Department of Developmental Biology, Washington University School of Medicine in St. Louis, 660 S. Euclid Avenue, Campus Box 8103, St. Louis, MO 63110, USA; Department of Genetics, Washington University School of Medicine in St. Louis, 660 S. Euclid Avenue, Campus Box 8103, St. Louis, MO 63110, USA; Center of Regenerative Medicine, Washington University School of Medicine in St. Louis, 660 S. Euclid Avenue, Campus Box 8103, St. Louis, MO 63110, USA.
Stem Cell Reports. 2023 Jan 10;18(1):97-112. doi: 10.1016/j.stemcr.2022.11.010. Epub 2022 Dec 29.
In direct lineage conversion, transcription factor (TF) overexpression reconfigures gene regulatory networks (GRNs) to reprogram cell identity. We previously developed CellOracle, a computational method to infer GRNs from single-cell transcriptome and epigenome data. Using inferred GRNs, CellOracle simulates gene expression changes in response to TF perturbation, enabling in silico interrogation of network reconfiguration. Here, we combine CellOracle analysis with lineage tracing of fibroblast to induced endoderm progenitor (iEP) conversion, a prototypical direct reprogramming paradigm. By linking early network state to reprogramming outcome, we reveal distinct network configurations underlying successful and failed fate conversion. Via in silico simulation of TF perturbation, we identify new factors to coax cells into successfully converting their identity, uncovering a central role for the AP-1 subunit Fos with the Hippo signaling effector, Yap1. Together, these results demonstrate the efficacy of CellOracle to infer and interpret cell-type-specific GRN configurations, providing new mechanistic insights into lineage reprogramming.

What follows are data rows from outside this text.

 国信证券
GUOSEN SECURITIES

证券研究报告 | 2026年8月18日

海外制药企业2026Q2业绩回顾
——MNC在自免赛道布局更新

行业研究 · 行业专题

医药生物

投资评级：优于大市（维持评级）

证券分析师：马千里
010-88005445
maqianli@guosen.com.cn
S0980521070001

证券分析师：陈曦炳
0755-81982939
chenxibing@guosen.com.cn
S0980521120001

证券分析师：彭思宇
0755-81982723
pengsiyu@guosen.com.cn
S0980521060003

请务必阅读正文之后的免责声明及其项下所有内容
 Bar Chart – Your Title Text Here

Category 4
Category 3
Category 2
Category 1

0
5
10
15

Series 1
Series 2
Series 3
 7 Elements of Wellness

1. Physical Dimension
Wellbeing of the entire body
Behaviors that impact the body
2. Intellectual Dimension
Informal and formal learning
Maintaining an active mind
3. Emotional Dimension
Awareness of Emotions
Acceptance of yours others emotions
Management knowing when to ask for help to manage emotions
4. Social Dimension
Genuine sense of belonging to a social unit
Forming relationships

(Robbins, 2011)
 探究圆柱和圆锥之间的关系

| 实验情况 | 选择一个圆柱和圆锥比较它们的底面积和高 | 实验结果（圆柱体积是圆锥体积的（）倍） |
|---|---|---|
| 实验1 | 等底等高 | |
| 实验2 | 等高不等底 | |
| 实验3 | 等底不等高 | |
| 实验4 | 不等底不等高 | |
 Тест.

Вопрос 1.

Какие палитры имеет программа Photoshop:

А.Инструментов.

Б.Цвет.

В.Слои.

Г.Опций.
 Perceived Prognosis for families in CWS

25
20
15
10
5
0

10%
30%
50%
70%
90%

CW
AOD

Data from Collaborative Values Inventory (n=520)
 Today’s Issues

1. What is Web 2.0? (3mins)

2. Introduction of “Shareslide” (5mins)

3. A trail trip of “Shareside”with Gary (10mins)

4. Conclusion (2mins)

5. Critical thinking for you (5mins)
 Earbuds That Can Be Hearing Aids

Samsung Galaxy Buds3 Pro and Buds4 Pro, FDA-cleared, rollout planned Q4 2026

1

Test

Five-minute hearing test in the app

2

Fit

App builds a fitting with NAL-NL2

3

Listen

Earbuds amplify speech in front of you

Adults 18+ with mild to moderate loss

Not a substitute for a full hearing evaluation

在直接谱系转换中,转录因子 (TF) 的过表达重新配置基因调控网络 (GRN) 以重新编程细胞身份。我们之前开发了 CellOracle,这是一种从单细胞转录组和表观基因组数据推断 GRN 的计算方法。使用推断出的 GRN,CellOracle 模拟基因表达变化以响应 TF 扰动,从而能够在网络重新配置方面进行计算机模拟。在这里,我们将 CellOracle 分析与成纤维细胞到诱导内胚层祖细胞 (iEP) 转化的谱系追踪相结合,这是一种典型的直接重编程范例。通过将早期网络状态与重编程结果联系起来,我们揭示了成功和失败的命运转换背后的不同网络配置。通过对 TF 扰动的计算机模拟,我们确定了新的因素来诱导细胞成功地改变其身份,揭示了 AP-1 亚基 Fos 与 Hippo 信号效应物 Yap1 的核心作用。总之,这些结果证明了 CellOracle 推断和解释细胞特异性 GRN 配置的功效,为谱系重编程提供了新的机制见解。